**** INPUT MATERIAL

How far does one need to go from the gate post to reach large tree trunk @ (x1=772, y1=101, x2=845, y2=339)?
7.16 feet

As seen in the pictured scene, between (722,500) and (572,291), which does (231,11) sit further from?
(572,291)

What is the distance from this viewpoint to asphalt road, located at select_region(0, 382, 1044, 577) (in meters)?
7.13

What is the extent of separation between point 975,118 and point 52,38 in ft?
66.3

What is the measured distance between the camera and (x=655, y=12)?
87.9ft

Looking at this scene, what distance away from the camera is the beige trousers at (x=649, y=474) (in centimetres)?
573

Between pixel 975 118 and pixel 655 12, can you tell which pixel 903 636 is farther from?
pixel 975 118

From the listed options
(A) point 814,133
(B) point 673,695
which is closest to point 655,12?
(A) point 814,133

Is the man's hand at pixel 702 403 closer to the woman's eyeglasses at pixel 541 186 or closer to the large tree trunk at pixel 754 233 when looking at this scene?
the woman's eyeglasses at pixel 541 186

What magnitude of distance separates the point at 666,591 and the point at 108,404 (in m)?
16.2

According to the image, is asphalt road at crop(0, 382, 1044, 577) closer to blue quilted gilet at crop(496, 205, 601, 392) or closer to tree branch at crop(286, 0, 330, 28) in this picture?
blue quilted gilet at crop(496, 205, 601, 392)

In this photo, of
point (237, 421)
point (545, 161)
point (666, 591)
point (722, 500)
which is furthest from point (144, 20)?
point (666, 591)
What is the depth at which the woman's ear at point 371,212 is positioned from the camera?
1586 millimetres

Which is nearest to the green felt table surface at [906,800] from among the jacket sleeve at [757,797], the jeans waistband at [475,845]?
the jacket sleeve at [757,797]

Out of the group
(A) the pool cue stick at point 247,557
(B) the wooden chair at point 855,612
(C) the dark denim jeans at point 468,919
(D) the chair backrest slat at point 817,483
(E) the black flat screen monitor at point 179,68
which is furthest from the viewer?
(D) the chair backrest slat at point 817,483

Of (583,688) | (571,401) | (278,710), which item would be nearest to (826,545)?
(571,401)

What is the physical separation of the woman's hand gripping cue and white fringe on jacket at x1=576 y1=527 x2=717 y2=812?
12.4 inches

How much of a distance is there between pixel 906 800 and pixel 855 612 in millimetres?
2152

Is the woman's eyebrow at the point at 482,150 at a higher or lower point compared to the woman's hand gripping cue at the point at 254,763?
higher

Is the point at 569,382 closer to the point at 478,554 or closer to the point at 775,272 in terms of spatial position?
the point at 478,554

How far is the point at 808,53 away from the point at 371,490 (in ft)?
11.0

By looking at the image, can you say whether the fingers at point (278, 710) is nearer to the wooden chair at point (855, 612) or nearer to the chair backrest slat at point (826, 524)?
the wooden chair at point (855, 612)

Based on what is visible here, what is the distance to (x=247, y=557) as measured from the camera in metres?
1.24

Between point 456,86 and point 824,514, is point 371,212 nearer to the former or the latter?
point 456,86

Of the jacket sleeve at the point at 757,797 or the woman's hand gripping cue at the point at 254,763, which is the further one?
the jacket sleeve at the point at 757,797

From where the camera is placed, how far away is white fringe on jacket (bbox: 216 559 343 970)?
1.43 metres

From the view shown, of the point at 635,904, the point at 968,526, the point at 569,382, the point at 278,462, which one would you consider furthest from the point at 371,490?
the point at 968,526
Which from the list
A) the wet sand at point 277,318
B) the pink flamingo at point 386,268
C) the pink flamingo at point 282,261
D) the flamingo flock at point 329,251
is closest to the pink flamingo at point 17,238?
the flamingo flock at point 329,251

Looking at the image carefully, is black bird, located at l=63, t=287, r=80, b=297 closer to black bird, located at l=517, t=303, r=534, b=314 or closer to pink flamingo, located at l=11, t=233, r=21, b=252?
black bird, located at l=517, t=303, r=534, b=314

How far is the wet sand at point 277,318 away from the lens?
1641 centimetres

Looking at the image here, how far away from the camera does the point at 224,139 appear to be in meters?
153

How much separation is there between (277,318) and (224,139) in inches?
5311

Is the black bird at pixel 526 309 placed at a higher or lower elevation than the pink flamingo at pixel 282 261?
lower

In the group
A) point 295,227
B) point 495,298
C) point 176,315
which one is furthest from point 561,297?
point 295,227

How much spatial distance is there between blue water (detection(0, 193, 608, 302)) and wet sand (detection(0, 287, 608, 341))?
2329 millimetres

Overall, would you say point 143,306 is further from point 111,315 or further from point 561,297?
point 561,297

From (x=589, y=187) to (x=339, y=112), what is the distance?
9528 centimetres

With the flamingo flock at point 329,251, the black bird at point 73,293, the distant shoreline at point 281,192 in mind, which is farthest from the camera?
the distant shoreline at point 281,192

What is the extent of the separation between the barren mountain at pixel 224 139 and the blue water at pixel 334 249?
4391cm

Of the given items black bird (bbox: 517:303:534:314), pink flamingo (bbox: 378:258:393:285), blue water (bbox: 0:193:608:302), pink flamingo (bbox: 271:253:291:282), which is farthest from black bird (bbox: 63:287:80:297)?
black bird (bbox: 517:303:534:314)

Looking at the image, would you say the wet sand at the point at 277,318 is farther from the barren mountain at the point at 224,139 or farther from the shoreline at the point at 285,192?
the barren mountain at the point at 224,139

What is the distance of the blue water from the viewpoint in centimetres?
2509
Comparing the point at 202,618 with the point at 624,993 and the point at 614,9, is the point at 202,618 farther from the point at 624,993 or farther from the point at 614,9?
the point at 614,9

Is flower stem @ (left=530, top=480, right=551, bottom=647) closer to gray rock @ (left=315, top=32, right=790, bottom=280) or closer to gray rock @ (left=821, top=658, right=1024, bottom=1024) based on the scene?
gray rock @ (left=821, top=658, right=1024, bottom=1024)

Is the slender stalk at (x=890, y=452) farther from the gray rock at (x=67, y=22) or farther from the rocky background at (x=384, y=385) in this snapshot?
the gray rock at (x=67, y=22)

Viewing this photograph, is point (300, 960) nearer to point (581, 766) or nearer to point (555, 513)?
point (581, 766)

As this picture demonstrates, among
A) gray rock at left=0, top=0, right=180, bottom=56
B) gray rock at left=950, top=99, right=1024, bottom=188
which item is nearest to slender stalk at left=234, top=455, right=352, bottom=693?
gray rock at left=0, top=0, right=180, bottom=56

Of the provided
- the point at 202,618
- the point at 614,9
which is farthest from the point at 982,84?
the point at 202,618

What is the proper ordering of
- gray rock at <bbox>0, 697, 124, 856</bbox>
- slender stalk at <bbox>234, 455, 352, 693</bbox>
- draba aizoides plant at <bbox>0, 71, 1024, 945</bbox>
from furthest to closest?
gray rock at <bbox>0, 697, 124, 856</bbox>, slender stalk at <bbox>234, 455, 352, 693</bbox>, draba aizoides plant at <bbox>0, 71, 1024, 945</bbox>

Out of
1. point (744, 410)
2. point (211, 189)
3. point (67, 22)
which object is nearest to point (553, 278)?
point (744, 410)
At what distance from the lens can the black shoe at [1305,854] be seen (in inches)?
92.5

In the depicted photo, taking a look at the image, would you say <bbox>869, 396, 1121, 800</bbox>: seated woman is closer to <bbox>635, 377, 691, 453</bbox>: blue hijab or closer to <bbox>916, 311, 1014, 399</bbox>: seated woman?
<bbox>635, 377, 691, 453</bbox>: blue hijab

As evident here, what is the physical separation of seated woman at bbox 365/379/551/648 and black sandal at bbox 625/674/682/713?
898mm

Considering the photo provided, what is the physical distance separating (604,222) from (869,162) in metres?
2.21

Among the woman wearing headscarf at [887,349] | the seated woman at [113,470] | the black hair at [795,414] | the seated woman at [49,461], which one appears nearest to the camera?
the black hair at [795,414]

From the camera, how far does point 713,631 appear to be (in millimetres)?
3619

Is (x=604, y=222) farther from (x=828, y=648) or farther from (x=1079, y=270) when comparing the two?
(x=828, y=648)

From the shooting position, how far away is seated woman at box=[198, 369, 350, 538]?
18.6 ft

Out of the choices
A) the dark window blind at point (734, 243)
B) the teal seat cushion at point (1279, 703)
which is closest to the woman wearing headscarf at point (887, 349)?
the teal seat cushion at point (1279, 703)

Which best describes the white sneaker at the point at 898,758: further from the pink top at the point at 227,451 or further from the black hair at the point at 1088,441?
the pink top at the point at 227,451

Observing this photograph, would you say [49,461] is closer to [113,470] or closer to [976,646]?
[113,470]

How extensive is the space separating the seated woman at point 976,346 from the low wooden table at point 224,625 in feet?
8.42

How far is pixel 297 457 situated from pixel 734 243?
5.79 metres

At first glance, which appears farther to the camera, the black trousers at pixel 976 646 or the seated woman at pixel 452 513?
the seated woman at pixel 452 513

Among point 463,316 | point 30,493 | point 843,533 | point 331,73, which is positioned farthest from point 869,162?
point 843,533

********

THE PROBLEM: Repeat exactly the lines from the one containing "From the shooting" through the last line of the records above, both included, and nothing else.

COMPLETE OUTPUT:
From the shooting position, how far away is seated woman at box=[198, 369, 350, 538]?
18.6 ft

Out of the choices
A) the dark window blind at point (734, 243)
B) the teal seat cushion at point (1279, 703)
which is closest to the woman wearing headscarf at point (887, 349)?
the teal seat cushion at point (1279, 703)

Which best describes the white sneaker at the point at 898,758: further from the pink top at the point at 227,451 or further from the black hair at the point at 1088,441?
the pink top at the point at 227,451

Observing this photograph, would you say [49,461] is closer to [113,470] or closer to [976,646]?
[113,470]

How extensive is the space separating the seated woman at point 976,346 from the low wooden table at point 224,625 in feet?
8.42

How far is pixel 297 457 situated from pixel 734 243?
5.79 metres

At first glance, which appears farther to the camera, the black trousers at pixel 976 646 or the seated woman at pixel 452 513?
the seated woman at pixel 452 513

Among point 463,316 | point 30,493 | point 843,533 | point 331,73, which is positioned farthest from point 869,162?
point 843,533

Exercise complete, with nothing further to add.